Quote exactly, and only, the lines from the one with "Which object, (x=381, y=374)" through the end of the listing.

(Scene-based spatial questions)
■ ■ ■ ■ ■ ■ ■
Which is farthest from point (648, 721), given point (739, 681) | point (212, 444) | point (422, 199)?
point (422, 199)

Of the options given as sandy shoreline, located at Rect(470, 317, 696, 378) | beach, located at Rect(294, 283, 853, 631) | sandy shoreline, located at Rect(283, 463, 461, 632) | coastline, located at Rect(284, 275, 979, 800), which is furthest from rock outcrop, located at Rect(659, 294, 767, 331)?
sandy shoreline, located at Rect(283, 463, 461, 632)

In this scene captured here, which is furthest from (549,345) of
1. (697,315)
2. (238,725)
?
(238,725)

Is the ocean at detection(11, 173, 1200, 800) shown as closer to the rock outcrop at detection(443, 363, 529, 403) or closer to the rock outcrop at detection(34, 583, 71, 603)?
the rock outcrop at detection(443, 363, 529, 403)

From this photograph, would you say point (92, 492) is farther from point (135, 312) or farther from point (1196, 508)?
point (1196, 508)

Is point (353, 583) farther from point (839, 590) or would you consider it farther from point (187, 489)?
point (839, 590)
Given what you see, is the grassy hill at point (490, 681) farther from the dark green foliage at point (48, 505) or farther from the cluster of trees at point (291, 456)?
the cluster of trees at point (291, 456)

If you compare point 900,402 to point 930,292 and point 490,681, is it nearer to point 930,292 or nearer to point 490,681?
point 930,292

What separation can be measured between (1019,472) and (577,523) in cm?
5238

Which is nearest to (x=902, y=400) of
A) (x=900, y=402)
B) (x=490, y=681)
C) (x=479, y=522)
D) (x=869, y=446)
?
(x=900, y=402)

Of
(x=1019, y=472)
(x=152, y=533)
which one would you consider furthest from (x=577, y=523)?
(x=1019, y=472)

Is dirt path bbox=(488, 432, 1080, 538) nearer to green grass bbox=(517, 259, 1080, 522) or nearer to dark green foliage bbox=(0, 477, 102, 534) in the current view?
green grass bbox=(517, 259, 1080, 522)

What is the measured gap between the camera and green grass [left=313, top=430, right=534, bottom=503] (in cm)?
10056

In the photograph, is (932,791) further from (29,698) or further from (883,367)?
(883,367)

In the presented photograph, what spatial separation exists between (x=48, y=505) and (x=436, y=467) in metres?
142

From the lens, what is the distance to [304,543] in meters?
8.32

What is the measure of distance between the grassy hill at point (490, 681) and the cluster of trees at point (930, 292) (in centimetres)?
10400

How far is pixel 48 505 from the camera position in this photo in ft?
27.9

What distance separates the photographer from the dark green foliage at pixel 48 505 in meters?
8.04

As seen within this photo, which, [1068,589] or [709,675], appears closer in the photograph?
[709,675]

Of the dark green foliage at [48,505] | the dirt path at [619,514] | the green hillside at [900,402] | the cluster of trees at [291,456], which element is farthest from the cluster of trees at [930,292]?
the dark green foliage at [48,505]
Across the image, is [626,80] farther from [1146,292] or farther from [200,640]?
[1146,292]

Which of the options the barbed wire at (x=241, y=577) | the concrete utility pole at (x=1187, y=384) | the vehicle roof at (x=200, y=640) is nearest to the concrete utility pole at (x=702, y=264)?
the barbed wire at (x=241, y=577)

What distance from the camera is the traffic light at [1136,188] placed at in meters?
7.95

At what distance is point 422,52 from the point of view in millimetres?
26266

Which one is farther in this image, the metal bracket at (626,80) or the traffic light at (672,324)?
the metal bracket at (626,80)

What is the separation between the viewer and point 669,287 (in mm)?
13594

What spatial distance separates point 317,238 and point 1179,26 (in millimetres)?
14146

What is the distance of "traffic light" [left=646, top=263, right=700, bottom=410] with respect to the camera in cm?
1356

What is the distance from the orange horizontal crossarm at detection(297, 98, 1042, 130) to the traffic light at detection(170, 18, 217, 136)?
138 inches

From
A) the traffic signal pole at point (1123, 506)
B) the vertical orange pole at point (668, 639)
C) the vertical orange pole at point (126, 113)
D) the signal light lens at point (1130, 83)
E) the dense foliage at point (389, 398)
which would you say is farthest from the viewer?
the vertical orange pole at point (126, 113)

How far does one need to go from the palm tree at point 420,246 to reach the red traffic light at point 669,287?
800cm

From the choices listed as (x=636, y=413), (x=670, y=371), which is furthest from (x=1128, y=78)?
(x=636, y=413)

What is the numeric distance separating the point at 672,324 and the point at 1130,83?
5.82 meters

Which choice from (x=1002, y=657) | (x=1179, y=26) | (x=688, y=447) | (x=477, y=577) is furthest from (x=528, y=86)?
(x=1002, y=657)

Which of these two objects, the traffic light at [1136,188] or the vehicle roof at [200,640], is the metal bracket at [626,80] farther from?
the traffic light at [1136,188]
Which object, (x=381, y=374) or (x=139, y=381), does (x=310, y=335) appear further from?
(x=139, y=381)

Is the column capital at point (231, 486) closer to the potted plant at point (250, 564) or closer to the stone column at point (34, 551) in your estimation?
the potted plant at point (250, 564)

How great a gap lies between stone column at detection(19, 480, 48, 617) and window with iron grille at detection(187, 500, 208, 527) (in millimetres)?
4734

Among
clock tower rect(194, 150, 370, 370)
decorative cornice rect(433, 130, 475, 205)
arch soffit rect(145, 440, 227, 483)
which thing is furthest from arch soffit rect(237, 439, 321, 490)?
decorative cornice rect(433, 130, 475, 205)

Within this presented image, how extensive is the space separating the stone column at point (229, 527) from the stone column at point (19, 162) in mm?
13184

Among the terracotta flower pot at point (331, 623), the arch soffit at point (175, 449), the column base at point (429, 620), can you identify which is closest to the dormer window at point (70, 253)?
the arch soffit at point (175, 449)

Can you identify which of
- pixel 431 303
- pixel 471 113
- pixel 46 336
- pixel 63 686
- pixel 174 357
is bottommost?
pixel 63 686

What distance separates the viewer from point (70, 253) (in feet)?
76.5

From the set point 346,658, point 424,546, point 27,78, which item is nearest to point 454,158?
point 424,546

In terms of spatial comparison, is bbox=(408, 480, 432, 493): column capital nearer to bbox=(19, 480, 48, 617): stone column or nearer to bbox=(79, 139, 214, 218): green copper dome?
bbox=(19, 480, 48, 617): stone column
■ ■ ■ ■ ■ ■ ■
◆ THE SOLUTION ◆
Which object, (x=381, y=374) or (x=139, y=381), does (x=310, y=335) appear further from?
(x=139, y=381)

Is the column capital at point (231, 486) closer to the potted plant at point (250, 564) or closer to the stone column at point (34, 551) in your estimation?
the potted plant at point (250, 564)

How great a gap lies between stone column at detection(19, 480, 48, 617) and window with iron grille at detection(187, 500, 208, 527) (in millimetres)?
4734

Among
clock tower rect(194, 150, 370, 370)
decorative cornice rect(433, 130, 475, 205)
arch soffit rect(145, 440, 227, 483)
which thing is furthest from arch soffit rect(237, 439, 321, 490)?
decorative cornice rect(433, 130, 475, 205)

Within this presented image, how extensive is the space separating the stone column at point (229, 527) from the stone column at point (19, 162) in mm?
13184

Among the terracotta flower pot at point (331, 623), the arch soffit at point (175, 449), the column base at point (429, 620), can you identify which is closest to the dormer window at point (70, 253)?
the arch soffit at point (175, 449)

Can you identify which of
- pixel 431 303
- pixel 471 113
- pixel 46 336
- pixel 63 686
- pixel 174 357
is bottommost?
pixel 63 686

What distance separates the viewer from point (70, 253) (in feet)?
76.5

From the set point 346,658, point 424,546, point 27,78, which item is nearest to point 454,158?
point 424,546

In terms of spatial comparison, is bbox=(408, 480, 432, 493): column capital nearer to bbox=(19, 480, 48, 617): stone column or nearer to bbox=(79, 139, 214, 218): green copper dome?
bbox=(19, 480, 48, 617): stone column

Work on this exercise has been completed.